Fiction Friday

Fiction Friday: The Disneyland Creative Director Job Interview

Word is that we need a new creative director here in Disneyland. And the first person is coming in today! Oh gosh. I wonder what h- someone is knocking. Oh gosh it’s him!
“Come in!” I yell. And a young red hair, good looking guy, comes in. He has that disney look.
“Nice to meet you. I’m Bob,” I say as i shake his hand.
“Hi I’m Jonathan.”
“Take a seat Jonathan.”
“So let’s start the interview. Tell me about yourself.”
“Well I live in East LA. Born and raised there my whole life. On my free time i like to read next to a really nice smelling trash can. Not a smelly one.”
“Oh you read books? What kind of books?”
“I only read books about mice.”
“Oh nice. What else? Hobbies?”
“I like to play basketball with the underpriveldge kids in my neighborhood,” finally something good about him. “It’s funny cause we try to get the homeless men to play with us. The kids say it’s nice when i talk to them and while I do so they go and tickle his feet.” Oh my. That’s where they keep their money. “They’re bright kids.”
“Oh cool. Looking at your resume you worked at Chuck E Cheese. Tell me what was the hardest thing you’ve done there?”
“Cleaning the throw up.”
“Oh that sucks.”
“It was actually my throw up sir. Everytime a kid screams i get scared and throw up. It reminds me of the type of scream Lindsay Lohan would scream if she got her vagina cut up by Chuckie from Rugrats.”

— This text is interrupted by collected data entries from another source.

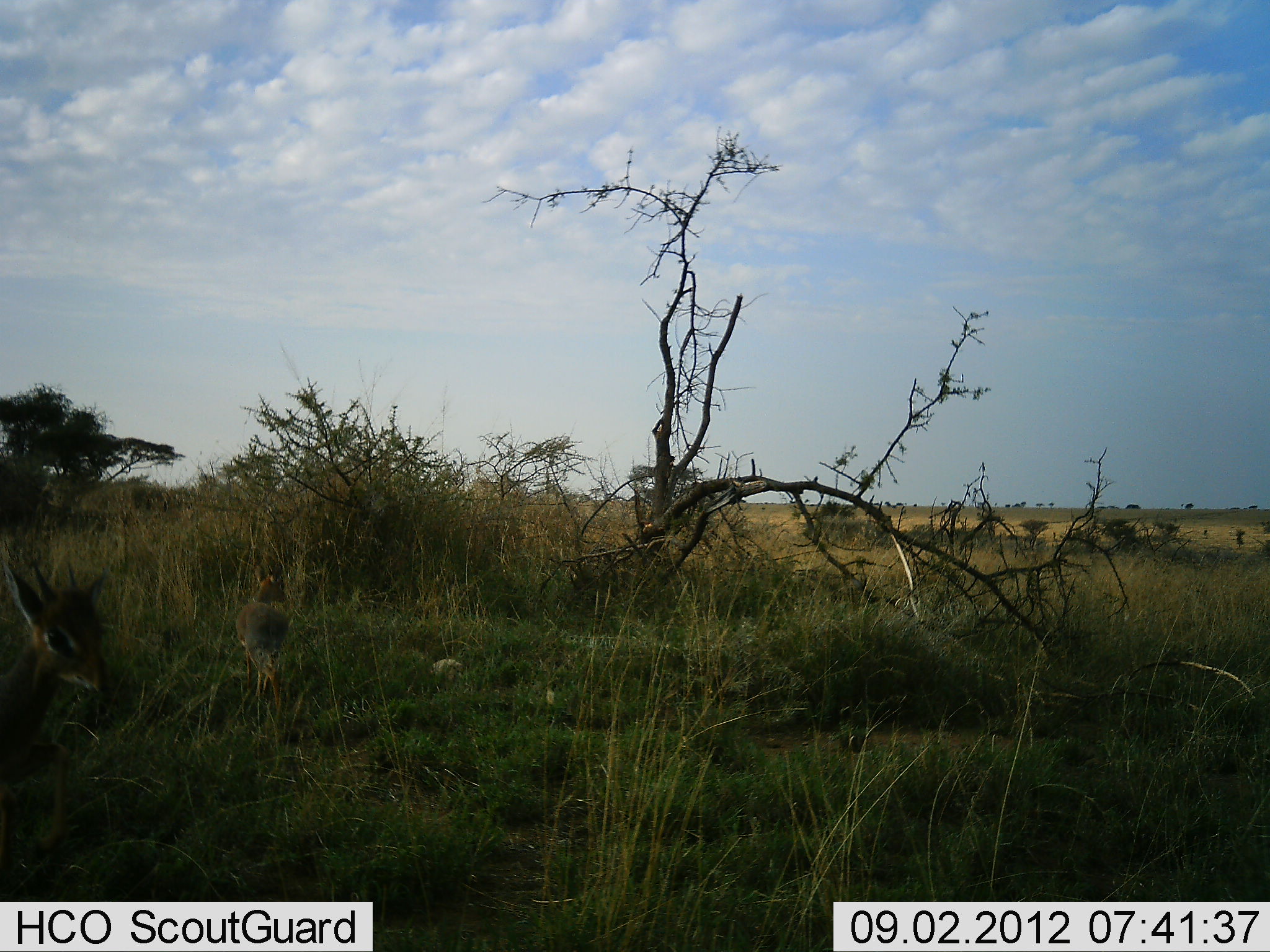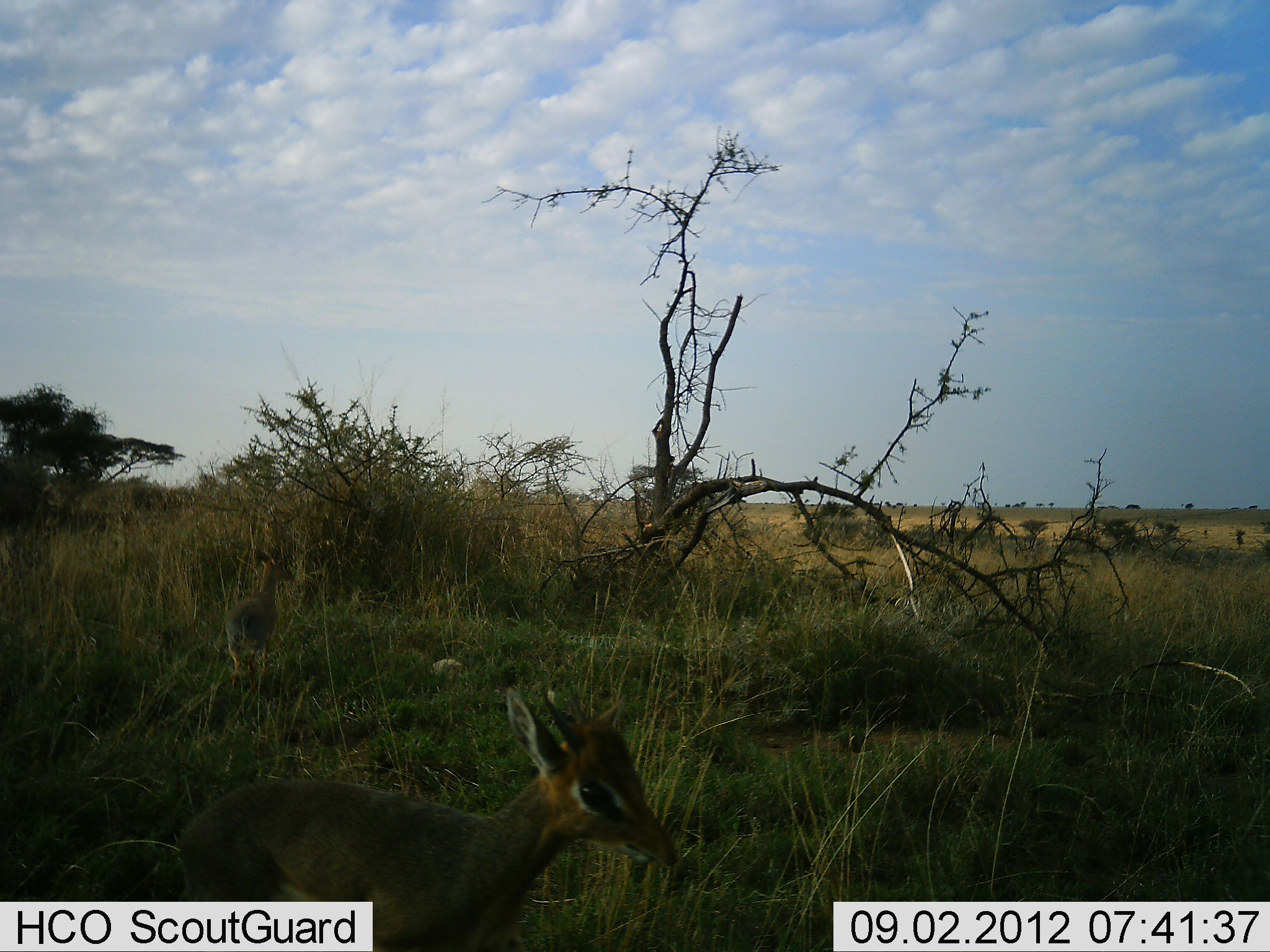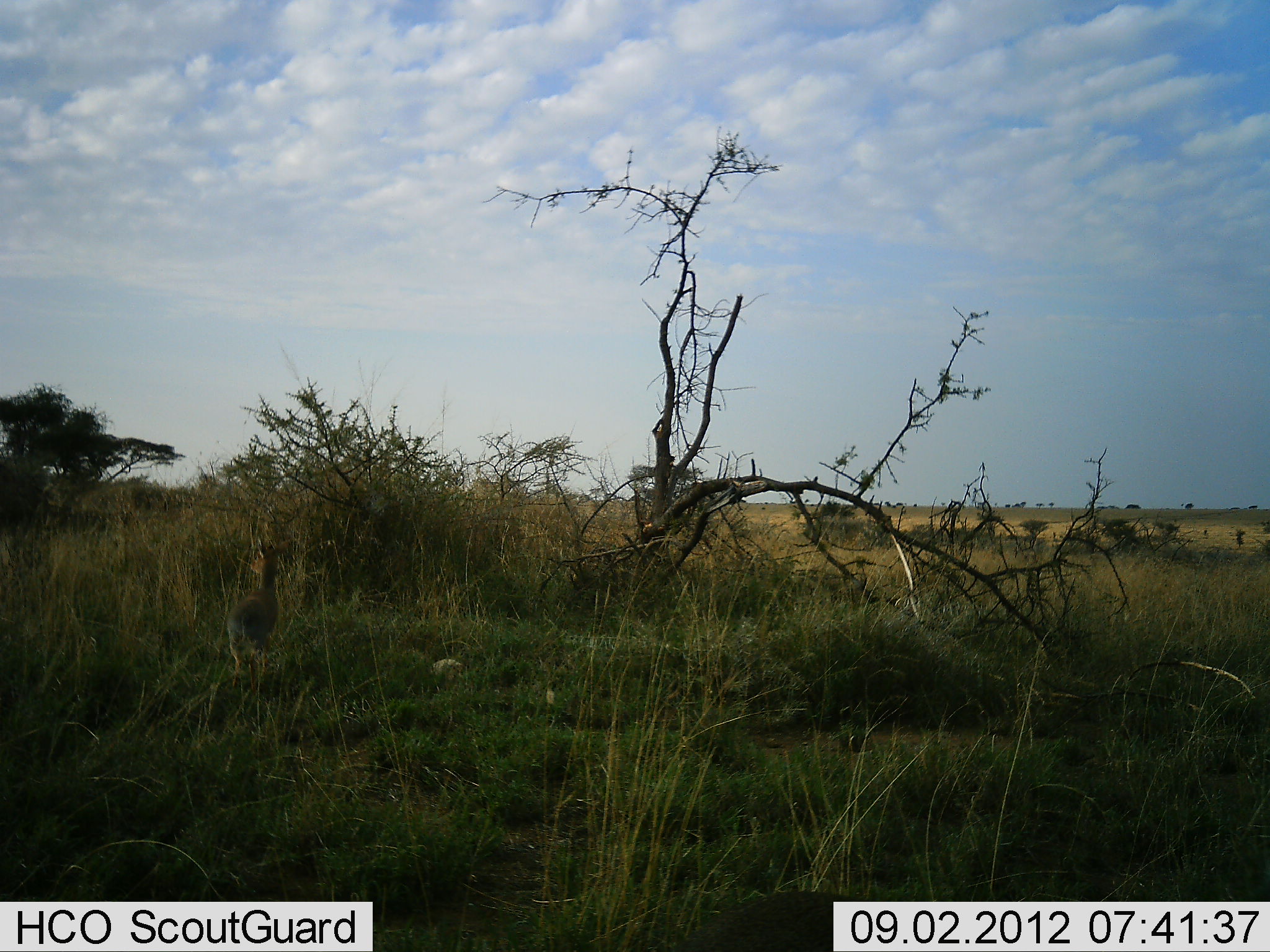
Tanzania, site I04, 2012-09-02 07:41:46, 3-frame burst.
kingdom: Animalia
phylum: Chordata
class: Mammalia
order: Artiodactyla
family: Bovidae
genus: Madoqua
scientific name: Madoqua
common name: dikdik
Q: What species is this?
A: Dikdik (Madoqua).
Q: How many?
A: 2.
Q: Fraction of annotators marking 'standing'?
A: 60%.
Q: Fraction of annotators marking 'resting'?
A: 0%.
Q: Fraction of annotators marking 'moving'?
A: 80%.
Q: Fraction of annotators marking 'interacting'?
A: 0%.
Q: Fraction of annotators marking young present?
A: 0%.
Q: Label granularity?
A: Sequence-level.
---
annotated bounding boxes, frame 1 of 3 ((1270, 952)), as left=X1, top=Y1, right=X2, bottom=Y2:
animal: left=0, top=556, right=109, bottom=872; left=234, top=563, right=288, bottom=718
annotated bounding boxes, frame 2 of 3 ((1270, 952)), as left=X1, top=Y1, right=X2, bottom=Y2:
animal: left=176, top=683, right=679, bottom=952; left=223, top=546, right=297, bottom=694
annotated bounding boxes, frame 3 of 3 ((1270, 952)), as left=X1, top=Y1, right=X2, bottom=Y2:
animal: left=226, top=536, right=292, bottom=697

“Um… Well that sucks. You do understand the position here is creative director of Disneyland parks.”
“Oh I know. I have a vision of not only letting kids bring in their mice pets to the park but I someday would like to see Disneyland covered in brown goob. Like slime but brown slime. Brown slime everywhere. On the rides, the buildings, even on the toilets! Running down like Ice Cream does in a cone, on a hot day.” Everyone is going to think it’s poop. I’ve never said this but, HE’S CRAY.
“That is so cool! I can totally see that. Do you perfer working on teams or alone?”
“Teams! I wanna make friends. Hopefully i can get a co-worker to fullfil my dream of having a threesome with Donald Duck. He has a big beak if you know what i mean.” He’s winking at me. Oh gosh i’m so done.
“Noted. Next question. Is there a type of work environment you prefer?”
“I would like to work in the big castle. I use to think when I was a kid that Swiper from Dora The Exploradora lives there. And i still kinda believe it.”
“Saying he does live there, why there?”
“He’s Ginger like me.”
“Oh understandable. Final question in three words describe to me what does Disneyland mean to you.”
“Sexy, Asian, and hairy.” I don’t even want to ask.
“Thank you now you may please leave. I’ll call you if you got the job.”
“Thanks! Nice to meet you.”
Well THAT was the weirdest job interview I’ve ever been on.